EXERCISE DESCRIPTION:
Show each line of the records below that contains the word "pixel".

Stored items from a collection:
########################################

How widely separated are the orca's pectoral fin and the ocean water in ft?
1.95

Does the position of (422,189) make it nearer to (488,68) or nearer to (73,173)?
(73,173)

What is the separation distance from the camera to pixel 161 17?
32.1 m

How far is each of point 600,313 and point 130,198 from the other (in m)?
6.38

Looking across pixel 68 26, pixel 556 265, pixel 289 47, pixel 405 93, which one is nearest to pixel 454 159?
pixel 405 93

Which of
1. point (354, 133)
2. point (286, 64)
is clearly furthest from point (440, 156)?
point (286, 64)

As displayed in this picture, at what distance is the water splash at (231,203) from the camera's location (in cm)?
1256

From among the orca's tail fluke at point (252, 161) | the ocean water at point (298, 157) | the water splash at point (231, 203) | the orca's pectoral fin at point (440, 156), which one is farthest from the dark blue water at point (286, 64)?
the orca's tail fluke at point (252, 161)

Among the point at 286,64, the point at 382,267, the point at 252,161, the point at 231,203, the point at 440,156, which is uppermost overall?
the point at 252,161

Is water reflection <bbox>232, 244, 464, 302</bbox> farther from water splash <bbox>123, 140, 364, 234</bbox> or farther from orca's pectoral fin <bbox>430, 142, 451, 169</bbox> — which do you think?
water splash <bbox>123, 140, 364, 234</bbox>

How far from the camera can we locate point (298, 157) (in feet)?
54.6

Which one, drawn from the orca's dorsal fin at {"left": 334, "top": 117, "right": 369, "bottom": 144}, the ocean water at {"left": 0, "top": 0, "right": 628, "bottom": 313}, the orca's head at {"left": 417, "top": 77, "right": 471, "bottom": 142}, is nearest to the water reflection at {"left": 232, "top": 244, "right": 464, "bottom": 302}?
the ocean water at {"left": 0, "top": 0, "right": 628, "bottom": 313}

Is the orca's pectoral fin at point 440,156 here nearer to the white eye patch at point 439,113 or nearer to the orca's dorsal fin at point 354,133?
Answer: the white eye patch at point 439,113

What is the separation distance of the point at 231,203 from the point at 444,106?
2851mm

########################################

PROBLEM SOLUTION:
What is the separation distance from the camera to pixel 161 17?
Looking across pixel 68 26, pixel 556 265, pixel 289 47, pixel 405 93, which one is nearest to pixel 454 159?
pixel 405 93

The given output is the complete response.